***** QUOTED PASSAGE
TCP provides a connection-oriented, reliable byte stream service.

Terminology

  • ARQ (Automatic Repeat Request)
  • ACK (Acknowledgment)
  • RTT (Round-trip-time estimation)

Encapsulation

tcp_ip_wrap

The TCP header immediately follows the IP header or IPv6 extension header, usually 20 bytes long (without TCP options). With options, the TCP header can be up to 60 bytes. Common options include Maximum Segment Size, Timestamp, Window Scaling, and Selective ACK.

Header

tcp_head

  • Source Port Combined with the source address in the IP header to form an endpoint, uniquely identifying the sender.

  • Destination Port Combined with the destination address in the IP header to form an endpoint, uniquely identifying the receiver.

  • Sequence Number Identifies a byte in the data stream from the TCP sender to the TCP receiver; this byte represents the first byte of data in the segment containing this sequence number.

  • Acknowledgment Number The next sequence number the sender expects to receive.

  • Header Length Defines the length of the header in 32-bit words; the TCP header is limited to 60 bytes, and the size without options is 20 bytes.

  • Reserved

  • CWR Congestion Window Reduced, used by the sender to reduce its sending rate.

  • ECE ECN Echo, indicates the sender has received an earlier congestion notification.

  • URG Urgent, makes the Urgent Pointer field valid, rarely used.

  • ACK Acknowledgment, makes the Acknowledgment Number field valid, enabled after connection establishment.

  • PSH Push

  • RST Reset connection

  • SYN Initialize sequence number

  • FIN End of data transmission

  • Window Size Used to advertise the window size (in bytes, max 65535), implements flow control.
**********
***** DATA EXTRACT
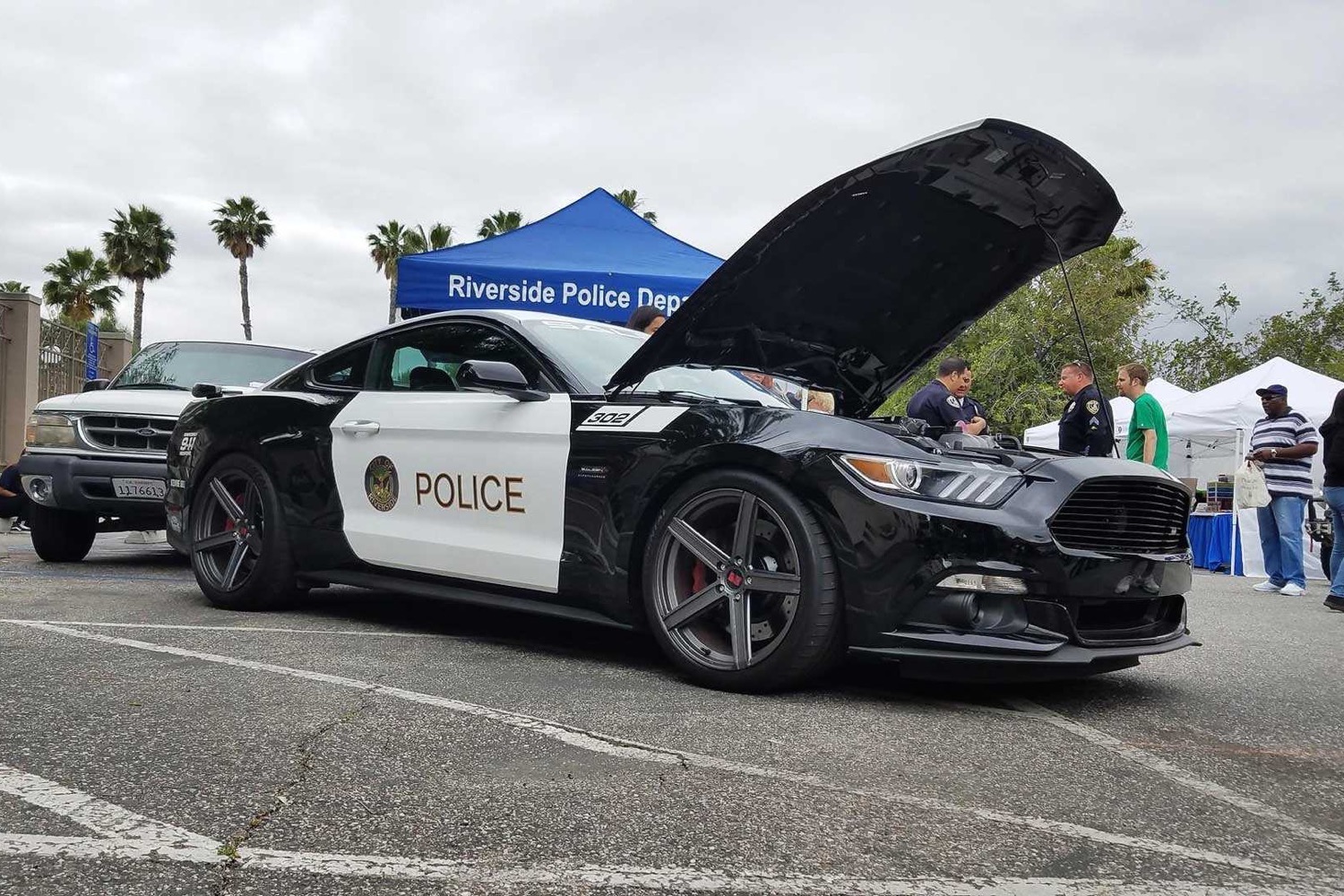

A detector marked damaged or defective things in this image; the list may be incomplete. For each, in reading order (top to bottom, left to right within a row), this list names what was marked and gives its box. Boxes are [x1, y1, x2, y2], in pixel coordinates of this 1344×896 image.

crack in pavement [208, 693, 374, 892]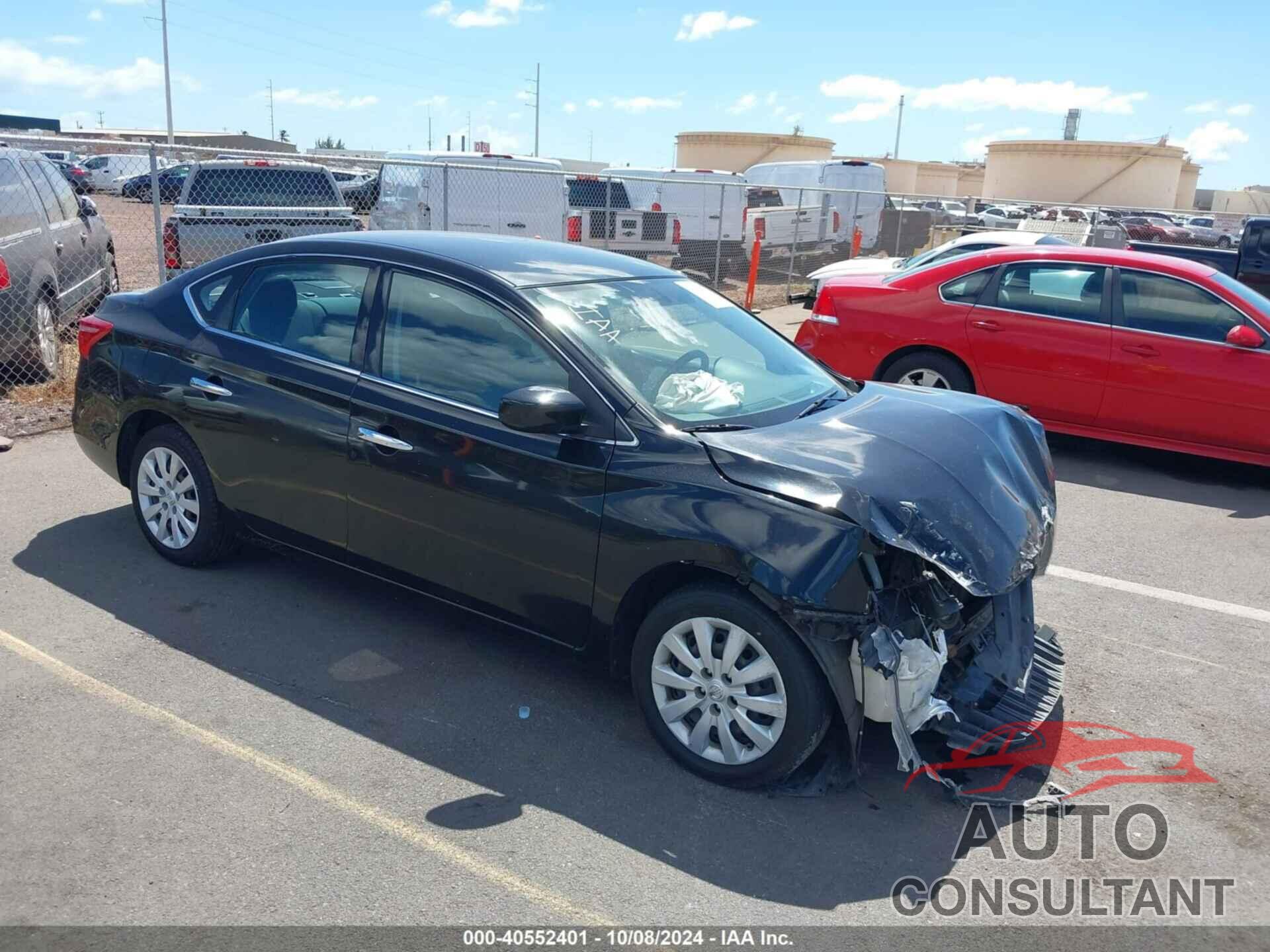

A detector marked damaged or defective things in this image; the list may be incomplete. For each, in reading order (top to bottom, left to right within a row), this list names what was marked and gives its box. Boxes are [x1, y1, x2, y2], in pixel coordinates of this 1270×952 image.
**********
Pick up the text on TCP after its last line and write what comes next. The material has nothing to do with what you are asked to do here.

  • TCP Checksum Mandatory, calculated and stored by the sender, verified by the receiver.

  • Urgent Pointer Only valid when the URG field is set.

  • Options (variable length)

    Kind Length Name Description & Purpose
    0 1 EOL End of option list
    1 1 NOP No operation (used for padding)
    2 4 MSS Maximum Segment Size
    3 3 WSOPT Window scaling factor (left shift)
    4 2 SACK-Permitted Sender supports SACK option
    5 var SACK SACK block (received out-of-order)
    8 10 TSOPT Timestamp option
    28 4 UTO User timeout (terminate after idle)
    29 var TCP-AO Authentication option (various algos)
    253 var Experimental Reserved for experimental use
    254 var Experimental Reserved for experimental use

4-tuple Demultiplexing

TCP uses 4-tuple demultiplexing to obtain segments, including:

  • Destination IP address
  • Destination port
  • Source IP address
  • Source port

These four together form the local and remote node information.

Connection Establishment and Termination

tcp_start_end

A typical TCP connection establishment and termination. Usually, the client initiates a three-way handshake. During this process, the client and server exchange their initial sequence numbers using SYN segments (including the client's and server's initial sequence numbers). After both sides send a FIN packet and receive the corresponding ACK from the other, the connection is terminated.

Establishing a Connection

  1. The client sends a SYN segment (sets the SYN flag), specifying the port and initial sequence number ISN(c).
  2. The server sends a SYN segment, including initial sequence number ISN(s), ACK = ISN(c)+1.
  3. Sends ACK = ISN(s)+1 segment.

Closing a Connection

  1. The client sends a FIN segment, including: sequence number (K), and an ACK segment to acknowledge the last data (L) sent by the peer.
  2. The server sets ACK to K+1, indicating it has received the client's FIN segment.
  3. The server sends its own FIN, sequence number L, indicating it has finished sending data.
  4. The client sends an ACK to acknowledge the previous FIN.

Half-Close Operation

tcp_half_close

In a TCP half-close operation, one direction of the connection is closed, while the other direction continues to transmit data until it is also closed; (rarely used by applications)

Simultaneous Open and Close

tcp_open_closea

Segments exchanged during simultaneous open. Compared to normal connection establishment, one more segment is needed. The SYN bit remains set until an ACK is received.

tcp_open_closeb

Segments exchanged during simultaneous close. Similar to normal close, but the order of segments is interleaved.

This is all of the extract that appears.